PROBLEM
From the entries that follow, copy exactly the lines beginning at the line holding "Interacting vote fraction: 0%." and continuing through the line holding "scientific name: Tragelaphus oryx".

(Stored data)

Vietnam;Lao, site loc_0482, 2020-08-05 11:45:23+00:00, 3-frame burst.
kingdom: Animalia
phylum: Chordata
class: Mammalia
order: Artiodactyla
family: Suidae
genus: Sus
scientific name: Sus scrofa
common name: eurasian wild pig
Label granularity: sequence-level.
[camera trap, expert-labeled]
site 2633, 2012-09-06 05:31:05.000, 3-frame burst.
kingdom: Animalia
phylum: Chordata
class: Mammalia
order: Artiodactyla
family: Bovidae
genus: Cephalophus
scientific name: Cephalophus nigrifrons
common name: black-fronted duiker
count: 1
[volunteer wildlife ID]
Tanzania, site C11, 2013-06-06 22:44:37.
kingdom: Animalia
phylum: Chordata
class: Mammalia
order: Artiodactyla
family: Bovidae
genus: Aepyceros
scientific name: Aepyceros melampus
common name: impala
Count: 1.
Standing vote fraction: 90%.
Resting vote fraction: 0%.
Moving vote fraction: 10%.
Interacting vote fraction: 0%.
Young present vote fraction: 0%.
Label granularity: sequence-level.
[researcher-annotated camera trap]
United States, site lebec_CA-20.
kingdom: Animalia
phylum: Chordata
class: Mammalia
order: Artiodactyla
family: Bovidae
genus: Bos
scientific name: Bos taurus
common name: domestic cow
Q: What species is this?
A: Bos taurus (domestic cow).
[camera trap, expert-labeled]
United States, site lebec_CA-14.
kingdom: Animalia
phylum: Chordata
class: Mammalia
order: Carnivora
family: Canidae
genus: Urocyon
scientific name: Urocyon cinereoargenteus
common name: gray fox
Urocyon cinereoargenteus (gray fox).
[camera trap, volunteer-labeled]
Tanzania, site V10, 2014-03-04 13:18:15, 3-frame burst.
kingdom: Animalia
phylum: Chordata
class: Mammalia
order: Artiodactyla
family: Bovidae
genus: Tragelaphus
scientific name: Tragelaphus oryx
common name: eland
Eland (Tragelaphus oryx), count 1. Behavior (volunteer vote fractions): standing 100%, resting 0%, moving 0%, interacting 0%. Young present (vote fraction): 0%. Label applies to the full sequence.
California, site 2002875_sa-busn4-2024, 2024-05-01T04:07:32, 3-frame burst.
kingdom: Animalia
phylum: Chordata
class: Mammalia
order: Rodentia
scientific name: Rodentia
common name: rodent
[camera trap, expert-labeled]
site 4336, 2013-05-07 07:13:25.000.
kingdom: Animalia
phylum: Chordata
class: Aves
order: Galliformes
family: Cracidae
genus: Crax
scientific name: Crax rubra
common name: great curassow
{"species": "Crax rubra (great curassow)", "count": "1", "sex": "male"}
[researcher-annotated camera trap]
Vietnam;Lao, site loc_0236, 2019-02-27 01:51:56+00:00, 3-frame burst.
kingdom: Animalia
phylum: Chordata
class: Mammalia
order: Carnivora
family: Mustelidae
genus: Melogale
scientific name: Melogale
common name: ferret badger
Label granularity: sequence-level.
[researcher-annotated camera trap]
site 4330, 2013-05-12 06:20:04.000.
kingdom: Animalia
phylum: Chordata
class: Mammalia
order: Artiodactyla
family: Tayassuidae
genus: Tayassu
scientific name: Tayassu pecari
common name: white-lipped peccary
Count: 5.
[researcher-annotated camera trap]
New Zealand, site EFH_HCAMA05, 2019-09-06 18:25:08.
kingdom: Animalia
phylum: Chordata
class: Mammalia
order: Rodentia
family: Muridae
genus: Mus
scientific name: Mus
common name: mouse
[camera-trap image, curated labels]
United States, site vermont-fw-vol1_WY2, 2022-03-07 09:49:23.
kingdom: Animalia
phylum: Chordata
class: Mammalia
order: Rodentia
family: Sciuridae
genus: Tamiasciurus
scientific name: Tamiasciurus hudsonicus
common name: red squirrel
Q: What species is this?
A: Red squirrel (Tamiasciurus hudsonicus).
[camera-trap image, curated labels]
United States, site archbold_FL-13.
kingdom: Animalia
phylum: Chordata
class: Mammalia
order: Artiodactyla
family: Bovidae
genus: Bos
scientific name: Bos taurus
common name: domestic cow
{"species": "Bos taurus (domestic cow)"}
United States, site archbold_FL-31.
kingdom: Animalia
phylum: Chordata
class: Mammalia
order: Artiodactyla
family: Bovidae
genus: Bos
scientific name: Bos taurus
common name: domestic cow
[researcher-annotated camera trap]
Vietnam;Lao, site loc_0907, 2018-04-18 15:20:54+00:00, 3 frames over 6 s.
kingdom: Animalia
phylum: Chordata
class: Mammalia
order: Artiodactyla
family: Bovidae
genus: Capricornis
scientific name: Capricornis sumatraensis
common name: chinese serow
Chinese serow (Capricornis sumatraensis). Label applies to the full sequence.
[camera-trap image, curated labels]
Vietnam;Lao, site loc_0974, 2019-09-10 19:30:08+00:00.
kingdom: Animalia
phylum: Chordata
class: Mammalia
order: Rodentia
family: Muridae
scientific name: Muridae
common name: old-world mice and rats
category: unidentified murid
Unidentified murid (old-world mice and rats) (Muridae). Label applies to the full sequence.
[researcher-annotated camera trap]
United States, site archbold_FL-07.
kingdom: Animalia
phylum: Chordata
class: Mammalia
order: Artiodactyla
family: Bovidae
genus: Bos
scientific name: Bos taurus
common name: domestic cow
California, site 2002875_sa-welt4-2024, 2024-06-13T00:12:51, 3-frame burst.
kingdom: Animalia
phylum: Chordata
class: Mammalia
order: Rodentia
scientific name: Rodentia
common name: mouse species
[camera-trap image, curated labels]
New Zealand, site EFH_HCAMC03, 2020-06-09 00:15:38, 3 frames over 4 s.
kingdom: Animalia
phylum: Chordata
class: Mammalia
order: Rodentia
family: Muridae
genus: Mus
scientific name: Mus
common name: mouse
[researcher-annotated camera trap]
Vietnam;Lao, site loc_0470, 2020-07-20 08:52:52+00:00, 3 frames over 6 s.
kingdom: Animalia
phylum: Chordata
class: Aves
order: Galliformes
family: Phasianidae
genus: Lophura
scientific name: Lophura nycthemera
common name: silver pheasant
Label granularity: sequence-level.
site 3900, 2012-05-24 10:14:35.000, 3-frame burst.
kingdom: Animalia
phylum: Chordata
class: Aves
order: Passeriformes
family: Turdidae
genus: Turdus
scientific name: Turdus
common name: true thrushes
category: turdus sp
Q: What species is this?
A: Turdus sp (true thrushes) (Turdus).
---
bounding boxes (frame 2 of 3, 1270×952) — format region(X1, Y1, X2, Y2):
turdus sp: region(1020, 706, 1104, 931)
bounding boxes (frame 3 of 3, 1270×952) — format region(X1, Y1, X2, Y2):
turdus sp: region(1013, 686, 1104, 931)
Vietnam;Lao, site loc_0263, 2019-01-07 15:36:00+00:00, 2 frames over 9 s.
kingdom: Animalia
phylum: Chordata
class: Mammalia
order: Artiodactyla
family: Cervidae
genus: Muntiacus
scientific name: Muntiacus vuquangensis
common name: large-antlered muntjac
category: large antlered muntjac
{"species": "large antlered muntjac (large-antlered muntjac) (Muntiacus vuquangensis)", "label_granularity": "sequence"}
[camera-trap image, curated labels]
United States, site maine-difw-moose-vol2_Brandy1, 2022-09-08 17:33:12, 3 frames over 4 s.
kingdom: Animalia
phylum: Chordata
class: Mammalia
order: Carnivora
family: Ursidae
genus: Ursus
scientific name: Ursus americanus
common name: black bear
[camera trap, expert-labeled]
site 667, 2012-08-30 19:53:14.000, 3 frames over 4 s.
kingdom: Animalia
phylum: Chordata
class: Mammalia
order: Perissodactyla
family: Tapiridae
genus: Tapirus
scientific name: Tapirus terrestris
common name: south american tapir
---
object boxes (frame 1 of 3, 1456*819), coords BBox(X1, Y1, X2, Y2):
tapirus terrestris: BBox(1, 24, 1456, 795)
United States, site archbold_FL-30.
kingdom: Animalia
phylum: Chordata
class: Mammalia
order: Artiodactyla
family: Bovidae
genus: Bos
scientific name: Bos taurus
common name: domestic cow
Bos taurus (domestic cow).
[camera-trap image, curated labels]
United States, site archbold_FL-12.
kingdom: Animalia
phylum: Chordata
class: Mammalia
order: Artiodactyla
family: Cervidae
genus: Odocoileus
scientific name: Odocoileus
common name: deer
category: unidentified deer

OUTPUT FOR THIS EXERCISE
Interacting vote fraction: 0%.
Young present vote fraction: 0%.
Label granularity: sequence-level.
[researcher-annotated camera trap]
United States, site lebec_CA-20.
kingdom: Animalia
phylum: Chordata
class: Mammalia
order: Artiodactyla
family: Bovidae
genus: Bos
scientific name: Bos taurus
common name: domestic cow
Q: What species is this?
A: Bos taurus (domestic cow).
[camera trap, expert-labeled]
United States, site lebec_CA-14.
kingdom: Animalia
phylum: Chordata
class: Mammalia
order: Carnivora
family: Canidae
genus: Urocyon
scientific name: Urocyon cinereoargenteus
common name: gray fox
Urocyon cinereoargenteus (gray fox).
[camera trap, volunteer-labeled]
Tanzania, site V10, 2014-03-04 13:18:15, 3-frame burst.
kingdom: Animalia
phylum: Chordata
class: Mammalia
order: Artiodactyla
family: Bovidae
genus: Tragelaphus
scientific name: Tragelaphus oryx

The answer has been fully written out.